**MATERIAL PROVIDED**

__________________________________________________

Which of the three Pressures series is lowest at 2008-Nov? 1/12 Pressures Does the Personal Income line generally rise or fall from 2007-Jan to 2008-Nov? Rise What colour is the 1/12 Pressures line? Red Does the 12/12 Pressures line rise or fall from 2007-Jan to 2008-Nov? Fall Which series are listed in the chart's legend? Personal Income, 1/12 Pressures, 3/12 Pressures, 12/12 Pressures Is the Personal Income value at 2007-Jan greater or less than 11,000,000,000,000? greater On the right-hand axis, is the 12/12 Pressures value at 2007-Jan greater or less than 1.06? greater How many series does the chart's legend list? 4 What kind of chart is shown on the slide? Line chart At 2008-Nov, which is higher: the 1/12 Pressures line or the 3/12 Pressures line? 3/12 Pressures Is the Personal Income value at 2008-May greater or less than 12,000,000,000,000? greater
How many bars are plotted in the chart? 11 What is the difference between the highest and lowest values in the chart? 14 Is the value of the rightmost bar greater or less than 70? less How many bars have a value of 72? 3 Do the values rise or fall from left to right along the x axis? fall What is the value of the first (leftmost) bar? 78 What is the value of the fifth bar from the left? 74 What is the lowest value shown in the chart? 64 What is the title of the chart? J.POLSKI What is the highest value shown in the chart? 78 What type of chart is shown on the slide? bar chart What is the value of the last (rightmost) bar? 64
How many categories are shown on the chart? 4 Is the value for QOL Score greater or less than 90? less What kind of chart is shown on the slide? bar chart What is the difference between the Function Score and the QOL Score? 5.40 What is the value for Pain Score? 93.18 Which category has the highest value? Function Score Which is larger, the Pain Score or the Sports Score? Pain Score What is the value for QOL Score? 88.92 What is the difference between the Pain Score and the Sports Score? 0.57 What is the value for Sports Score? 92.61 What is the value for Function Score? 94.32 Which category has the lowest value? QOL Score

__________________________________________________

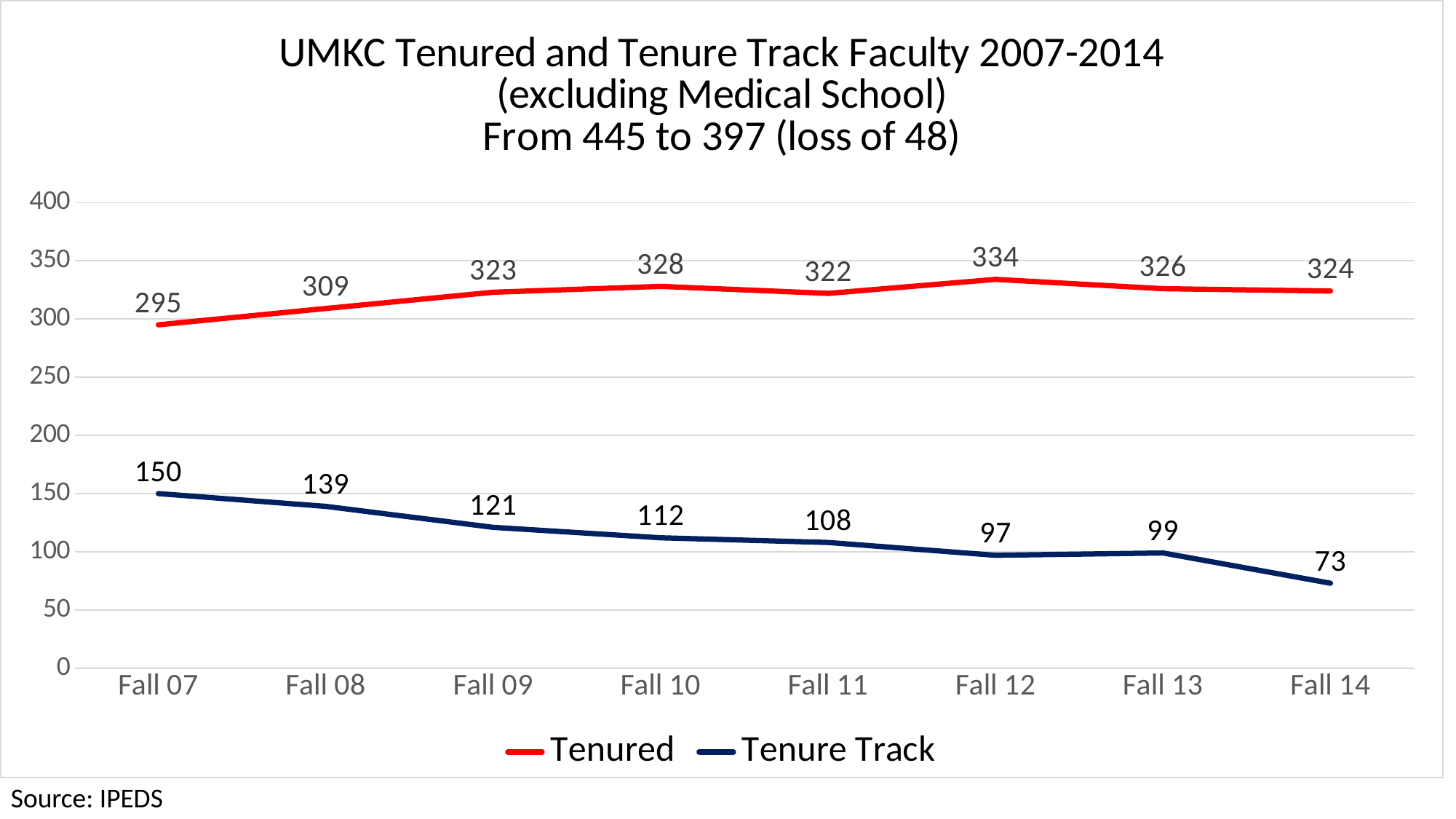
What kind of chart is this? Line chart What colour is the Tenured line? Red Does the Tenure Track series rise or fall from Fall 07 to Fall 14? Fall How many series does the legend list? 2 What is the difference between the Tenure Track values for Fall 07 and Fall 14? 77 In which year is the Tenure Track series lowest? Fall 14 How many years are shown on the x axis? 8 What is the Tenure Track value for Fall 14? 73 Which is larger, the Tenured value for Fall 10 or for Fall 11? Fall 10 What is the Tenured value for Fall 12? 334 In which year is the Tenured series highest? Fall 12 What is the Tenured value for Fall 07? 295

__________________________________________________

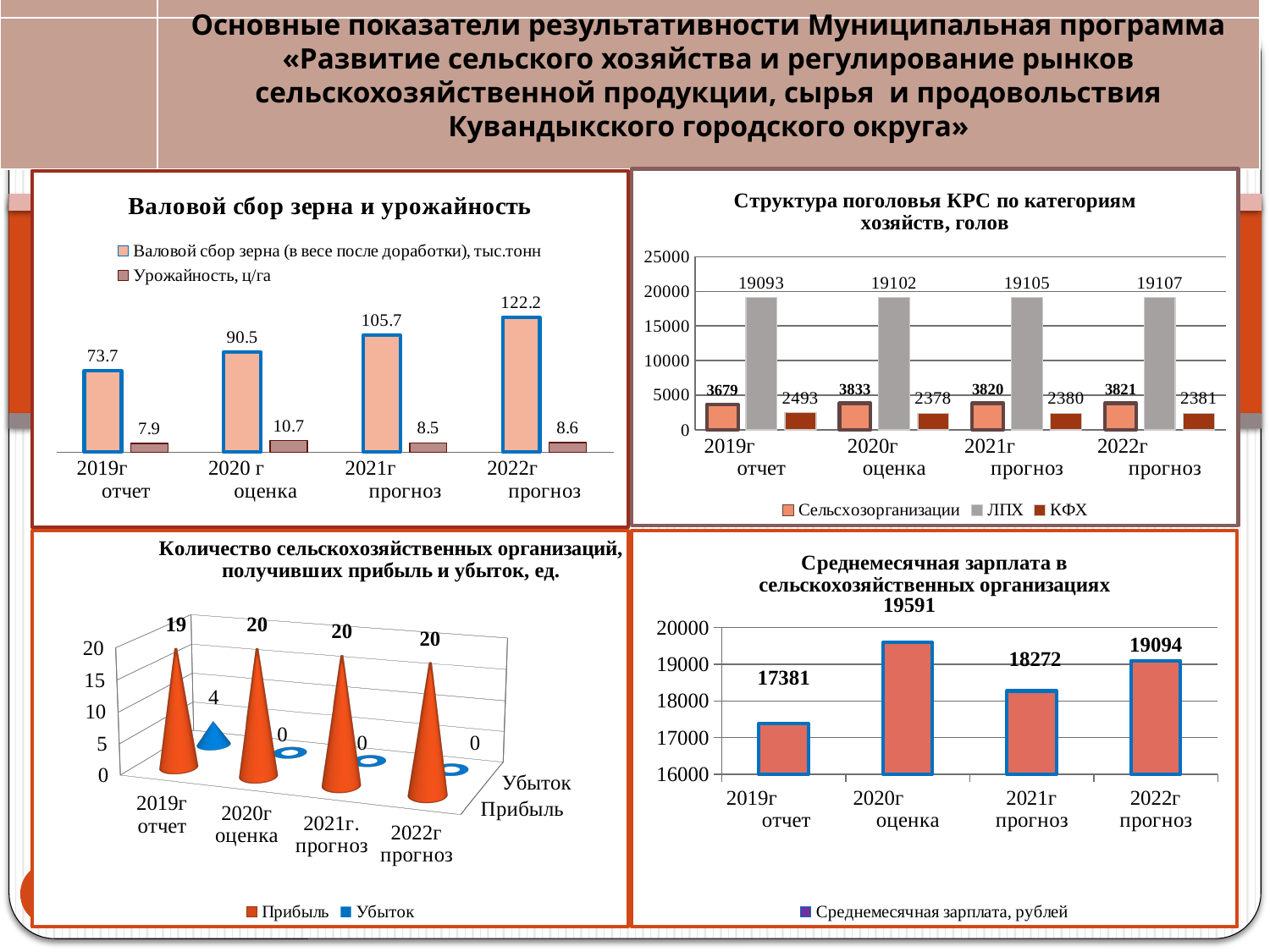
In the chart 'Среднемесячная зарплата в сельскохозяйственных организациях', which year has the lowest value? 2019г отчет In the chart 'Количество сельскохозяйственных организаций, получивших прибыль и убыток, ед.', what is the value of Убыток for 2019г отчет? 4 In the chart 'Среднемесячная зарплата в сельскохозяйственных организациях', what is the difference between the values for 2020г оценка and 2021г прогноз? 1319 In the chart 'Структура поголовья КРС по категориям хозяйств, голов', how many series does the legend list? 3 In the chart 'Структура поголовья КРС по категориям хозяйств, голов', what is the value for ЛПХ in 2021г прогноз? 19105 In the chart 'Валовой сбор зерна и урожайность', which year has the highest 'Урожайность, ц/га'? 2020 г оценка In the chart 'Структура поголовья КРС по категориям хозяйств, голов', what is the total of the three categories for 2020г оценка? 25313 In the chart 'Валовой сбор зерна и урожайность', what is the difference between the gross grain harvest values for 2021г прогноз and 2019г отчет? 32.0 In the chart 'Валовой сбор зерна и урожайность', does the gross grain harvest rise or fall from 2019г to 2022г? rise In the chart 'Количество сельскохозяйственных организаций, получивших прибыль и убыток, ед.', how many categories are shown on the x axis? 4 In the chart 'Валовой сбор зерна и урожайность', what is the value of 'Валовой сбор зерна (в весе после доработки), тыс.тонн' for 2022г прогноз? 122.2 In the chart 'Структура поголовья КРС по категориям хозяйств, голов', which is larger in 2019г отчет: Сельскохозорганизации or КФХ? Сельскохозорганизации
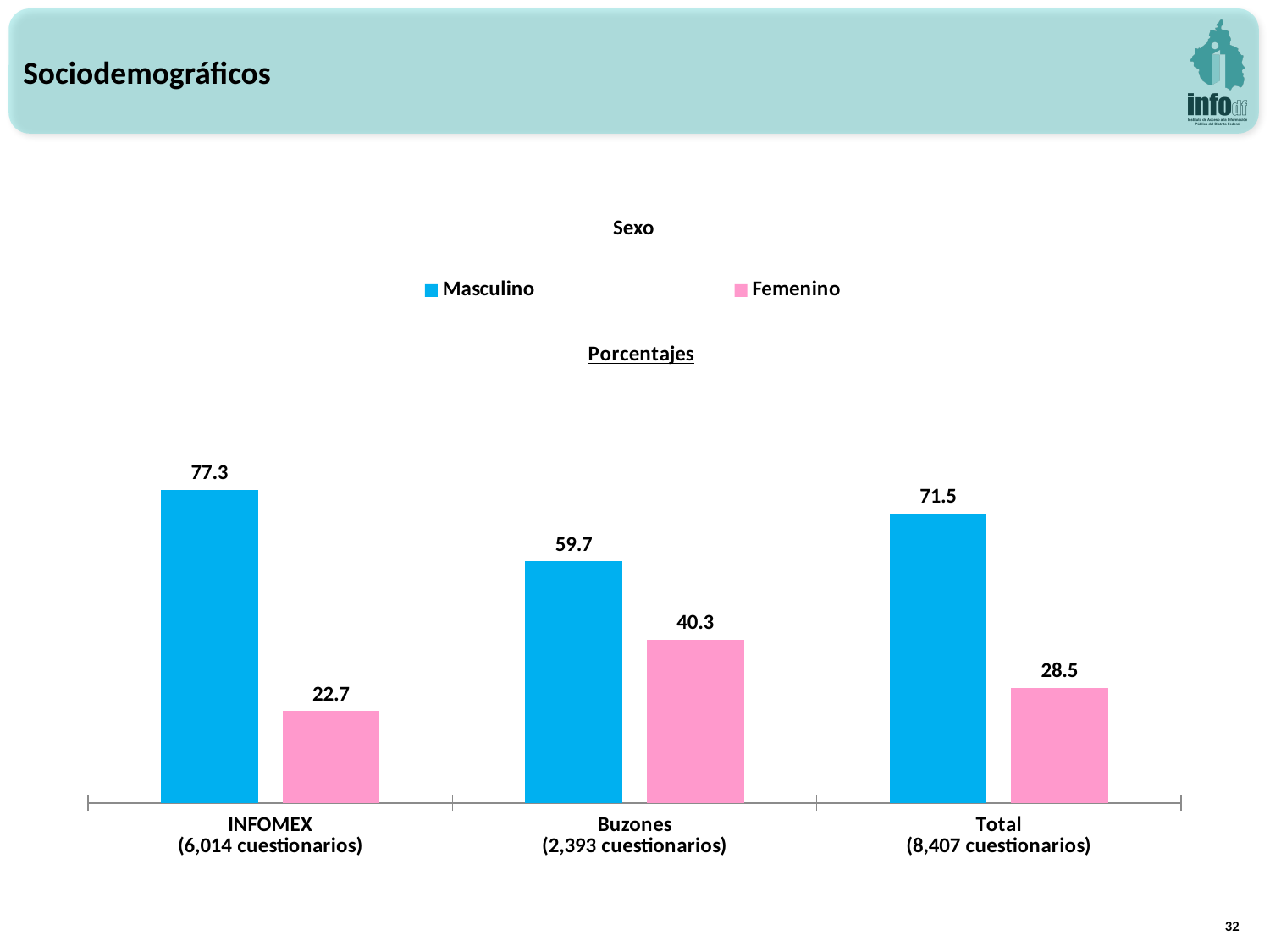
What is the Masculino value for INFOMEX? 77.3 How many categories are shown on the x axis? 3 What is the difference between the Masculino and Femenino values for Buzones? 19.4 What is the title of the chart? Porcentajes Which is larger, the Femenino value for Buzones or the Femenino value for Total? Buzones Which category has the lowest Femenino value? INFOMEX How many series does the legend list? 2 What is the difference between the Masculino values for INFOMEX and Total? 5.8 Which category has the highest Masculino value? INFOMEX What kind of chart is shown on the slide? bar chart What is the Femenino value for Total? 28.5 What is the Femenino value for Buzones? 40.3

__________________________________________________

**REQUIREMENT**
Rewrite the listing lines from the one containing "Which of the" through the one containing "How many bars are", both included, as a JSON list of strings with one string per line and blank lines omitted.

**RESULT OF THIS TASK**
[
  "Which of the three Pressures series is lowest at 2008-Nov? 1/12 Pressures Does the Personal Income line generally rise or fall from 2007-Jan to 2008-Nov? Rise What colour is the 1/12 Pressures line? Red Does the 12/12 Pressures line rise or fall from 2007-Jan to 2008-Nov? Fall Which series are listed in the chart's legend? Personal Income, 1/12 Pressures, 3/12 Pressures, 12/12 Pressures Is the Personal Income value at 2007-Jan greater or less than 11,000,000,000,000? greater On the right-hand axis, is the 12/12 Pressures value at 2007-Jan greater or less than 1.06? greater How many series does the chart's legend list? 4 What kind of chart is shown on the slide? Line chart At 2008-Nov, which is higher: the 1/12 Pressures line or the 3/12 Pressures line? 3/12 Pressures Is the Personal Income value at 2008-May greater or less than 12,000,000,000,000? greater",
  "How many bars are plotted in the chart? 11 What is the difference between the highest and lowest values in the chart? 14 Is the value of the rightmost bar greater or less than 70? less How many bars have a value of 72? 3 Do the values rise or fall from left to right along the x axis? fall What is the value of the first (leftmost) bar? 78 What is the value of the fifth bar from the left? 74 What is the lowest value shown in the chart? 64 What is the title of the chart? J.POLSKI What is the highest value shown in the chart? 78 What type of chart is shown on the slide? bar chart What is the value of the last (rightmost) bar? 64"
]